Consegna —
Secondo il brano scelto, in quale città si trovava la scuola dove è stato presentato il libro sulle leggende di Sicilia? Rispondi per favore in poche parole.

Brano scelto —
Mi è rimasto nel cuore il ricordo della presentazione di un libro “La montagna di fata Morgana” dedicato alle leggende di Sicilia. Ho presentato questo libro ad una platea di bambini e mamme in una scuola di Taormina un paio di anni fa. Al momento nessuno mi chiede né libri né altro. Un bambino discute con la maestra e piange. Mi chiede un libro ma non ha i soldi per pagarlo. Lascio alcune copie. Nessuna domanda. Delusa ritorno a casa con i miei libri. Qualche giorno dopo mi chiamano dalla direzione scolastica chiedendomi un numero incredibile di copie, affascinati dalle leggende di Morgana e dalla sua magia.

Da ragazzo ho letto uno scritto di Oscar Wilde nel quale diceva cos’era l’arte secondo lui. Disse che l’arte è tale solo quando avviene l’incontro tra l’“oggetto” e la “persona”. Se non c’è quell’incontro, non esiste nemmeno l’arte. Poi qualche anno fa, in una mostra a Palermo alla Galleria d’Arte Moderna di Palazzo Riso, ho ascoltato un’intervista di repertorio al grande Gino de Dominicis che sulle arti visive disse questo: «Le arti visive, la pittura, la scultura, l’architettura, sono linguaggi immobili, muti e materiali. Quindi il rapporto degli altri linguaggi con questo è difficile perché sono linguaggi molto diversi tra loro … L’arte visiva è vivente … l’oggetto d’arte visiva. Per cui paradossalmente non avrebbe bisogno neanche di essere visto. Mentre gli altri linguaggi devono essere visti, o sentiti, o ascoltati per esistere.» (Gino de Dominicis, intervista a Canale 5 del 1994-95). Cosa ne pensi in proposito? L’arte esiste se esiste l’incontro tra l’oggetto e la persona, come dice Oscar Wilde, oppure l’arte esiste indipendentemente dalla persona e dal suo incontro con l’oggetto, come dice de Dominicis per le arti visive? Qual è la tua prospettiva sull’arte in generale?

Dati estratti —
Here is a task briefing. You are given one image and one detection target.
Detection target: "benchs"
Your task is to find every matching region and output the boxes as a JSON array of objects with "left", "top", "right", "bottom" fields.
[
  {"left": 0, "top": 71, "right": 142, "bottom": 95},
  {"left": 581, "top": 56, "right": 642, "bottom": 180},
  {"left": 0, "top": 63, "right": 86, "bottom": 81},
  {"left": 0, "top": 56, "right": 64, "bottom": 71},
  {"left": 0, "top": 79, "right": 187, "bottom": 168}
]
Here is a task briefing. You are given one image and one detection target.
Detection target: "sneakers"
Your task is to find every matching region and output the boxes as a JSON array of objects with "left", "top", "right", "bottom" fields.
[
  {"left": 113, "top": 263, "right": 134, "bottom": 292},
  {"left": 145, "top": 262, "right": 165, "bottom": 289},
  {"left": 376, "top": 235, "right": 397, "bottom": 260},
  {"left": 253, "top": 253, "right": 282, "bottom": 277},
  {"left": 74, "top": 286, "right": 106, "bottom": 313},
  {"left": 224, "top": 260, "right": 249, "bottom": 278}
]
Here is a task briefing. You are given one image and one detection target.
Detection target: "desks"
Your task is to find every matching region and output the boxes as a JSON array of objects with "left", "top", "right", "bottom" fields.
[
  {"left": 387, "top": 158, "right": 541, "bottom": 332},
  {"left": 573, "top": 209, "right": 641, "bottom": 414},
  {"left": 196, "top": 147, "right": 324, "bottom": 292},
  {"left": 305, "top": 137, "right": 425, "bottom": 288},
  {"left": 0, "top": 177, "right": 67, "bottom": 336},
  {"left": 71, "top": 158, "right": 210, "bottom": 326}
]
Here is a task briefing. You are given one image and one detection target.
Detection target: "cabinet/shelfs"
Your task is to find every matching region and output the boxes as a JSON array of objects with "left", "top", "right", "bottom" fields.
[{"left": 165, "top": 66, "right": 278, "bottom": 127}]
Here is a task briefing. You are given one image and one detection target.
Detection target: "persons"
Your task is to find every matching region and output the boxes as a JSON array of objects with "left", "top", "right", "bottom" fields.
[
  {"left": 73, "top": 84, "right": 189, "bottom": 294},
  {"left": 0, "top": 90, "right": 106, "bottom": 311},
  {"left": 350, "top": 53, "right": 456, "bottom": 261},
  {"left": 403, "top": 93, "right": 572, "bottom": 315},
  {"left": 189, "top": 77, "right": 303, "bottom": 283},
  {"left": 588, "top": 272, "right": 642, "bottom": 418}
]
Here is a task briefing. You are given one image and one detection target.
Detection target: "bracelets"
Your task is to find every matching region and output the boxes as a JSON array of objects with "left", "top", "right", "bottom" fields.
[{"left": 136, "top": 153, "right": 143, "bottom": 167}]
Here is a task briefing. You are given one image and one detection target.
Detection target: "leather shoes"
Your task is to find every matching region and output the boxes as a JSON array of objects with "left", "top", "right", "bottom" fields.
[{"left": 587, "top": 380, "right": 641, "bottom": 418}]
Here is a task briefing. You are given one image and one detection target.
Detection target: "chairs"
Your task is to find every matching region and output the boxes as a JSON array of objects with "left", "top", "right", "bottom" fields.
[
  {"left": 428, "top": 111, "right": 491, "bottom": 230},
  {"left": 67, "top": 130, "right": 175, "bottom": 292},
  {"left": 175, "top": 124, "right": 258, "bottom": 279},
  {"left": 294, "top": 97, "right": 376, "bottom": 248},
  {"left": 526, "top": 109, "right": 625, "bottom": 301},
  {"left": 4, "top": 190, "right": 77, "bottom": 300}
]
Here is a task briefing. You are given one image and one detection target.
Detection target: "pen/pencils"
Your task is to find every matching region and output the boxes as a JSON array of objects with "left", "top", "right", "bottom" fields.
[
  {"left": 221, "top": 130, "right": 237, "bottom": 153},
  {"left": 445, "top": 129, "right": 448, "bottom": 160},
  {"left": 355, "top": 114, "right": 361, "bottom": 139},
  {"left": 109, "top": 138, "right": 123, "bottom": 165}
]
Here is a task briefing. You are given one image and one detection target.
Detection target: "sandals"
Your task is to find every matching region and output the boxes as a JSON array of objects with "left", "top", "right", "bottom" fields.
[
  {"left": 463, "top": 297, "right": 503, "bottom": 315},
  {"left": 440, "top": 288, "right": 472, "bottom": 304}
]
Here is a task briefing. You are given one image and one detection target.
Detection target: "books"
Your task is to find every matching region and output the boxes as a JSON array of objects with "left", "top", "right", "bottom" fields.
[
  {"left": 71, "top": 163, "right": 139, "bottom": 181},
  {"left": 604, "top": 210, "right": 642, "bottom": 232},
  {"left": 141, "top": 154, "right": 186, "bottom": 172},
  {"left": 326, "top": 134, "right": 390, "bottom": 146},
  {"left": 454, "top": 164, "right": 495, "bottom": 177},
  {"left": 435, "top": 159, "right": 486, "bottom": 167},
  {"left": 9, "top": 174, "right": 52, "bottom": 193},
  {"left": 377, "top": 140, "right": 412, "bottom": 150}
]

Soluzione —
A Taormina.